#### [Directive]
Reproduce word for word the portion of the TLP bonding text below, starting with "Results of microhardness" and going on through "in the process.".

#### [Text]
---*---
Results of microhardness tests are given in Fig. 9. Curves show that the interface hardness after isothermal solidification is smaller than that of the base metal. Solution treatment causes homogenising of interface chemical analysis and results in hardness increment. Results show that the hardness of interface zone is still smaller than that of the base metal. In the best cases, tensile strength of the bond is 220 MPa, which is <50% of base metal strength, and shear strength is ∼110 MPa. These results illustrate that conventional TLP bonding of Al2024 using Ga interlayer is not a suitable process for joining this alloy, and basic changes must be carried out in the process.
Hardness profile before and after homogenising treatment
Temperature gradient TLP bonding
In this method, two Al2024 parts, which must be joined are, placed between a graphite and a copper part. The temperature of graphite increases faster than aluminium and copper by induction method. As a result, Al2024 specimens are heated very fast because of heat transfer from graphite to Al2024 specimen that is in contact with graphite by conduction mechanism. In this method, temperature of specimens decreases by increasing distance from graphite part, and a temperature gradient about 15±2°C cm−1 was created in Al2024 specimens.
---*---
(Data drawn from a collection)
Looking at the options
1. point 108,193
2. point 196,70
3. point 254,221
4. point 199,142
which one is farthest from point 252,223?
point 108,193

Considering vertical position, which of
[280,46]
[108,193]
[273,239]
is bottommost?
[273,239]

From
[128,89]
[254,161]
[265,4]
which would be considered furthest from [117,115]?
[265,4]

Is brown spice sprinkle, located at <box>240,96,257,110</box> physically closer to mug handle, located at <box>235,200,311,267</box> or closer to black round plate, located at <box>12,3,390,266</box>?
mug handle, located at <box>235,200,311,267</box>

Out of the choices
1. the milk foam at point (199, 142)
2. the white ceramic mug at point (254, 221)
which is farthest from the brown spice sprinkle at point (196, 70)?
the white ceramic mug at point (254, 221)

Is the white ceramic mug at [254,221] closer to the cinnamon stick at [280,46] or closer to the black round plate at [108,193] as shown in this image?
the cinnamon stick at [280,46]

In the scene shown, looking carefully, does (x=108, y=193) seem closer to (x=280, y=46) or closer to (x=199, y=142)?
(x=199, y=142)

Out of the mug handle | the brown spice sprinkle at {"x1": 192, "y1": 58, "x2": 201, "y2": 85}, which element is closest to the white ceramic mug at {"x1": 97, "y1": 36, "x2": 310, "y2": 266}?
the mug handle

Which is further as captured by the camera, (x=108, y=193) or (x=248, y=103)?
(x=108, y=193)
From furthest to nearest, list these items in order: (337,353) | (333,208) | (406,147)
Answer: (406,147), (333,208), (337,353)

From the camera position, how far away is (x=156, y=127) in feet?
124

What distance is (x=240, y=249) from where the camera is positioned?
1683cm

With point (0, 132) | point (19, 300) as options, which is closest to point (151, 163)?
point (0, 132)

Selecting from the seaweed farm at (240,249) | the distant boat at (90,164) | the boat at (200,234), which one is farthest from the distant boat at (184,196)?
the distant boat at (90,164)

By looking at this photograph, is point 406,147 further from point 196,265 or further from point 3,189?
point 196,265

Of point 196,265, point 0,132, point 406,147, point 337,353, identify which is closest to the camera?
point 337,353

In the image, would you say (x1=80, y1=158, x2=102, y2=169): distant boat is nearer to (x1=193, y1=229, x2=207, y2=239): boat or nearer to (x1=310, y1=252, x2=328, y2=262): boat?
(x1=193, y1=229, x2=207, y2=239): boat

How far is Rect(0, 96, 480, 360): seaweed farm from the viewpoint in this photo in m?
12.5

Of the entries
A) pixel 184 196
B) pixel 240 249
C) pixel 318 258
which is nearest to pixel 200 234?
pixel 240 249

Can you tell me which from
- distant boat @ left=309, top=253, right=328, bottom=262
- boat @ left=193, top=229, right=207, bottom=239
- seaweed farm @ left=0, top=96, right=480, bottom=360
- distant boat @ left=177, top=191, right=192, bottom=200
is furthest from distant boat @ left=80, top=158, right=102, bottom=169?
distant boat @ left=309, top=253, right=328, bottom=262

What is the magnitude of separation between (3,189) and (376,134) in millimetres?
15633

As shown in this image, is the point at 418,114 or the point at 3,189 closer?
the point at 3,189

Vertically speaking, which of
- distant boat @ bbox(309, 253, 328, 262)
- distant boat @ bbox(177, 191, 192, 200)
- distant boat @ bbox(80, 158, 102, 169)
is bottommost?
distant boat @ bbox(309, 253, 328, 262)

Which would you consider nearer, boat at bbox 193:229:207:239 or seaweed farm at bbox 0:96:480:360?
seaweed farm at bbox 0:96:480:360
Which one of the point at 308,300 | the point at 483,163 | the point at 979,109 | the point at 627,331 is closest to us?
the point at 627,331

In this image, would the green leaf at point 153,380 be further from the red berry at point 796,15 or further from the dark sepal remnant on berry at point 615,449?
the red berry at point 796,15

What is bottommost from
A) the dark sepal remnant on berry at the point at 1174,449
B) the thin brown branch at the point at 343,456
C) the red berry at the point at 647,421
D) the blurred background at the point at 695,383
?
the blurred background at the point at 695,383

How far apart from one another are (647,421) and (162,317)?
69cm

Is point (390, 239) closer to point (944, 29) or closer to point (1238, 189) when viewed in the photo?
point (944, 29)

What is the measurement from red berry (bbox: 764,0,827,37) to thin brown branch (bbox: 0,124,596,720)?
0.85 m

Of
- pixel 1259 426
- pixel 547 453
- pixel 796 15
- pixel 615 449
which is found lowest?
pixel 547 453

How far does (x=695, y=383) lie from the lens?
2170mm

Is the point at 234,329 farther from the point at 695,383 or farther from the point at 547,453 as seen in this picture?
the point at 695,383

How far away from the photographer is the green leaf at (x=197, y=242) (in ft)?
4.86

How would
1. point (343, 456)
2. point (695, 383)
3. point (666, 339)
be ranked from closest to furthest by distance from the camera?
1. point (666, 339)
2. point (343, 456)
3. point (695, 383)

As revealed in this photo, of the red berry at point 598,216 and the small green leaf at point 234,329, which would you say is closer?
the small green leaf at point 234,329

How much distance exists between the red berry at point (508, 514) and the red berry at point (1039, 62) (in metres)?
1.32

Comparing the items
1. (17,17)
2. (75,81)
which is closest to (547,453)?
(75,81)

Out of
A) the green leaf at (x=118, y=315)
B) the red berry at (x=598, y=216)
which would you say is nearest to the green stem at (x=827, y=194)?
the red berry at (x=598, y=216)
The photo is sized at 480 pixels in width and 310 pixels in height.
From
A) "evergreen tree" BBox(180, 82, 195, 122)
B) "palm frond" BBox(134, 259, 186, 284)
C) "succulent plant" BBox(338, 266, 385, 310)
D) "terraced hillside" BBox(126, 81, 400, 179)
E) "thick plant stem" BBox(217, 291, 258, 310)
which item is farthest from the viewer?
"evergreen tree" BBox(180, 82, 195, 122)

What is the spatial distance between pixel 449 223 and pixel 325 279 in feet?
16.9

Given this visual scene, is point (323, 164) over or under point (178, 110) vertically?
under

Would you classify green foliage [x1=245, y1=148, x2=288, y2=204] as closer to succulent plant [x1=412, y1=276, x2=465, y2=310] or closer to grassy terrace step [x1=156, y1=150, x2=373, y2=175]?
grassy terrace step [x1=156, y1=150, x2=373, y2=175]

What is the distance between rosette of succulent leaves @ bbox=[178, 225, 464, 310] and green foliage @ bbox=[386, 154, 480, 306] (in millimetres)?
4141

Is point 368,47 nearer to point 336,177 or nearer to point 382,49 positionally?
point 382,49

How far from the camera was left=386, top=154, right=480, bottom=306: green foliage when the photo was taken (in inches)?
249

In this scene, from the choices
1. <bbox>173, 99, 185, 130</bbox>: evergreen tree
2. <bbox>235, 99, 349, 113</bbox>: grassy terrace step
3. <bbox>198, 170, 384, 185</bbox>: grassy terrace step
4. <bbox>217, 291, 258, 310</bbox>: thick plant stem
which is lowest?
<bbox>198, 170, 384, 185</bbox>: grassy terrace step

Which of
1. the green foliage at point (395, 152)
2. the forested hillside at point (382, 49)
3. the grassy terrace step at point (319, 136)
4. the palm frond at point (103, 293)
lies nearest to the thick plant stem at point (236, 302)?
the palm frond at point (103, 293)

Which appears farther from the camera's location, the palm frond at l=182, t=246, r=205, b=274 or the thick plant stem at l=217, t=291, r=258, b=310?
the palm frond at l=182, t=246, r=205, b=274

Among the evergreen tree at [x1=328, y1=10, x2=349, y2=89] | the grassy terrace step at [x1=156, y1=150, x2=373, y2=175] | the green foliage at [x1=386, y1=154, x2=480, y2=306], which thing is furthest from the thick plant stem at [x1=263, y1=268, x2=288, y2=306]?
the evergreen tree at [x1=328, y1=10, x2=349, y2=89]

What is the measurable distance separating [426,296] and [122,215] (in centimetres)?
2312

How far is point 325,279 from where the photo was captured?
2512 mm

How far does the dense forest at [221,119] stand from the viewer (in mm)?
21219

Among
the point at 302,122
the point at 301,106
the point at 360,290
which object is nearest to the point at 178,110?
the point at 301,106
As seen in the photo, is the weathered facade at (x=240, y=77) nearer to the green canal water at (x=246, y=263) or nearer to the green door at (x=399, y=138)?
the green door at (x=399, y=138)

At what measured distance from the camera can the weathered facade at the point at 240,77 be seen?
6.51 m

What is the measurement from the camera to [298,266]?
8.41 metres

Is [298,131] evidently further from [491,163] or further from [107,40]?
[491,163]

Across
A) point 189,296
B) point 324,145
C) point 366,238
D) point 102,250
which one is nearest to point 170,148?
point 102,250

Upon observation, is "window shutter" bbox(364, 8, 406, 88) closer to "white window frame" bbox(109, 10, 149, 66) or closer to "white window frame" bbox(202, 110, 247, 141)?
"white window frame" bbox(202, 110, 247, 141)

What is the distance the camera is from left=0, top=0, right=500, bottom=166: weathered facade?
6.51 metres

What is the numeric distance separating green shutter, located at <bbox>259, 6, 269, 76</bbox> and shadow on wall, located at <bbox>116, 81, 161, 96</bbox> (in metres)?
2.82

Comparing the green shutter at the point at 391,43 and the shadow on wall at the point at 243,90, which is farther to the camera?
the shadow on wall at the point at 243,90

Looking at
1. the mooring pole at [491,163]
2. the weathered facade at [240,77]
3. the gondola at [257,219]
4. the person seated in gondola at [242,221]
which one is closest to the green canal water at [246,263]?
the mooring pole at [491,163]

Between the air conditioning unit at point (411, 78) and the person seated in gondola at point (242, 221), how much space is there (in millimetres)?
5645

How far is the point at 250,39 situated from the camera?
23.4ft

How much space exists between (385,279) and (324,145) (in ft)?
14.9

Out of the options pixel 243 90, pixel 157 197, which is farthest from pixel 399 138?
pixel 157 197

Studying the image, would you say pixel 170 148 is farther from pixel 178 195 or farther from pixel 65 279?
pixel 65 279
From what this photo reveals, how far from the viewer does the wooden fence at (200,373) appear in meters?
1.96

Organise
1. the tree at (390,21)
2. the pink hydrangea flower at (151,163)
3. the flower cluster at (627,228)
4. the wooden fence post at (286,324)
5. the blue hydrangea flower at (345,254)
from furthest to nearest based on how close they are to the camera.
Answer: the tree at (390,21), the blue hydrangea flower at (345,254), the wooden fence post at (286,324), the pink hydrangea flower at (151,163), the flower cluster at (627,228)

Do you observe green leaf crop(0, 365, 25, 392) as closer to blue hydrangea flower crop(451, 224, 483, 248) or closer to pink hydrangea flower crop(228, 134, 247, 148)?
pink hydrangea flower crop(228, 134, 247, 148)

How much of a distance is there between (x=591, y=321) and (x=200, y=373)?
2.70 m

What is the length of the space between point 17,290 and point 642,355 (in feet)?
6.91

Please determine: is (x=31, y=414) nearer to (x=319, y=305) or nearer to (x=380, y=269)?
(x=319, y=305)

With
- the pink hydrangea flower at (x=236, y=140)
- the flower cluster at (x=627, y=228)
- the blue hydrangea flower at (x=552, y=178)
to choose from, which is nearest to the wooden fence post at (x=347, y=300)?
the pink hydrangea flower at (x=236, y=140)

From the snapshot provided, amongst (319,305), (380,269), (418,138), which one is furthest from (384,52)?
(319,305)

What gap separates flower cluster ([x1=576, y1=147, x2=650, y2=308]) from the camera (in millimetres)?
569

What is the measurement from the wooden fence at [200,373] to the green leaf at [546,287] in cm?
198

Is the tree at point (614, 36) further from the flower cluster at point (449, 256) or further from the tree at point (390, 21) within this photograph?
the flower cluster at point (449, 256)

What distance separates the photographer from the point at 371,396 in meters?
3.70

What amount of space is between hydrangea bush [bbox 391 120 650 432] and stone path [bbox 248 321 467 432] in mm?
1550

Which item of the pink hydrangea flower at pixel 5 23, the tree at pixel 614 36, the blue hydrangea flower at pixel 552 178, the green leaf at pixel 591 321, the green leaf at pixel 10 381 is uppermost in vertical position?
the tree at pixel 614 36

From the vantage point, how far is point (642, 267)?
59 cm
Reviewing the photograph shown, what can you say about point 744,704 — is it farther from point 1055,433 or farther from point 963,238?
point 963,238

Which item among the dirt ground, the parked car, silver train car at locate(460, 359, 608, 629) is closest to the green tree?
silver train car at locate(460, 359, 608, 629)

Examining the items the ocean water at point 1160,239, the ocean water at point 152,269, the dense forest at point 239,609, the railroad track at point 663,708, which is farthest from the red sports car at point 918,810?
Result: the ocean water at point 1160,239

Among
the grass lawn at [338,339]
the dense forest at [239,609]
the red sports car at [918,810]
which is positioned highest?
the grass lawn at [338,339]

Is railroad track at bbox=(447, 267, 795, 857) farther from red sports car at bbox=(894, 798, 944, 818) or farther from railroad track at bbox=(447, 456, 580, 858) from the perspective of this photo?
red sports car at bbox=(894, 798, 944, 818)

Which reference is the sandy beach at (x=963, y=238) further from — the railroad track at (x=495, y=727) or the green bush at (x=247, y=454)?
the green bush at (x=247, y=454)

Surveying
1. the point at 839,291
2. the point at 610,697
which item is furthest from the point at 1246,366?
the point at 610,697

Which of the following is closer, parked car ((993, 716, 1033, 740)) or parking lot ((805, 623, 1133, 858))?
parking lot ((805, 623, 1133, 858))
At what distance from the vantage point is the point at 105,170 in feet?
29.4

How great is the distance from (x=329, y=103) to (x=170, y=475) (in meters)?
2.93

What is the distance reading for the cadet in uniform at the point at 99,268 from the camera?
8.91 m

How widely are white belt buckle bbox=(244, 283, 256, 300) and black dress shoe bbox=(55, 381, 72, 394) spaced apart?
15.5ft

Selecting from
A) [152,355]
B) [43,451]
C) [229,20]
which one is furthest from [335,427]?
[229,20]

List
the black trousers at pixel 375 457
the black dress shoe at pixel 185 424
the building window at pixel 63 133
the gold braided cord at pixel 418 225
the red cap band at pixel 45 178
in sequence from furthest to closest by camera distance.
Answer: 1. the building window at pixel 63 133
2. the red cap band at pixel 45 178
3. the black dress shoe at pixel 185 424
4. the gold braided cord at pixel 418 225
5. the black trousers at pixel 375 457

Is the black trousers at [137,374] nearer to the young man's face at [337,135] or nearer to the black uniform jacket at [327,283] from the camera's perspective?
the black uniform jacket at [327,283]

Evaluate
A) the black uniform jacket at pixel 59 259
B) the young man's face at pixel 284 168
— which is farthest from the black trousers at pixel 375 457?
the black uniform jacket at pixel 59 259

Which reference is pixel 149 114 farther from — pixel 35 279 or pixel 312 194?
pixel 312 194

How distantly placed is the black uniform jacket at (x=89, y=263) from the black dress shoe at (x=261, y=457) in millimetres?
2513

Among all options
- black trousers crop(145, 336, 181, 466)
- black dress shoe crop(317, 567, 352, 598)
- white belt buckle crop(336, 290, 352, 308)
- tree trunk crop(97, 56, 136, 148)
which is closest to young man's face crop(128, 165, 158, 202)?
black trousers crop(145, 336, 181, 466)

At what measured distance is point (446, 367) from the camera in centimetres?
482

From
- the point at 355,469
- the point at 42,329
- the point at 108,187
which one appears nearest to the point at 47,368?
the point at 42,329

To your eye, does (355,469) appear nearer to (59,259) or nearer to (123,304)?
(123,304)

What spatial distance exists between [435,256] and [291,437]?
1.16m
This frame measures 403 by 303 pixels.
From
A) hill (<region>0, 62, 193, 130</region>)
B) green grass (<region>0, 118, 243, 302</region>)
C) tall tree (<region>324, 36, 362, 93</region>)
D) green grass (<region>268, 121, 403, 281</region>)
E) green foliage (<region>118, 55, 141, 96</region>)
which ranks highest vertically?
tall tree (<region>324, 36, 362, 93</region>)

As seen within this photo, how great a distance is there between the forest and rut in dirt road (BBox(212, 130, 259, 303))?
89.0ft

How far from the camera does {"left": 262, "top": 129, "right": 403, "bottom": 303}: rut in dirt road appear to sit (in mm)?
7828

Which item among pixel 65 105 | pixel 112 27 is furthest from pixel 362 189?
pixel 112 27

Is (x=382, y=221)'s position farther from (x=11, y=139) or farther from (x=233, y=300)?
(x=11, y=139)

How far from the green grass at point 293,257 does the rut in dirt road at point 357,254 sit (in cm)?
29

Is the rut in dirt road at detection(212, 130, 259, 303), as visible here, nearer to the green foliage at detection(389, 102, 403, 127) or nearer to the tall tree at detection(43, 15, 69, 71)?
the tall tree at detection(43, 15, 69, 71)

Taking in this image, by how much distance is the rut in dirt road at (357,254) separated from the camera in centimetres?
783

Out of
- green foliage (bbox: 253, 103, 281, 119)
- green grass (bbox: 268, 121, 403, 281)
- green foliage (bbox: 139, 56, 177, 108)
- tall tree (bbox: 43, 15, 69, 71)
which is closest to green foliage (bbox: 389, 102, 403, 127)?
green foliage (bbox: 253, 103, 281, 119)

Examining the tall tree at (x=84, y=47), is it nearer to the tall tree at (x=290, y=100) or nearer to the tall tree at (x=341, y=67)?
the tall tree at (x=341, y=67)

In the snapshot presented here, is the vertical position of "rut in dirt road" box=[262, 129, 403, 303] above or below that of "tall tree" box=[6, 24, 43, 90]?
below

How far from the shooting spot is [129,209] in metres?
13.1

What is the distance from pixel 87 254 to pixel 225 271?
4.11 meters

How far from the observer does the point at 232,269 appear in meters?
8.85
---*---
#### [Response to the exercise]
Results of microhardness tests are given in Fig. 9. Curves show that the interface hardness after isothermal solidification is smaller than that of the base metal. Solution treatment causes homogenising of interface chemical analysis and results in hardness increment. Results show that the hardness of interface zone is still smaller than that of the base metal. In the best cases, tensile strength of the bond is 220 MPa, which is <50% of base metal strength, and shear strength is ∼110 MPa. These results illustrate that conventional TLP bonding of Al2024 using Ga interlayer is not a suitable process for joining this alloy, and basic changes must be carried out in the process.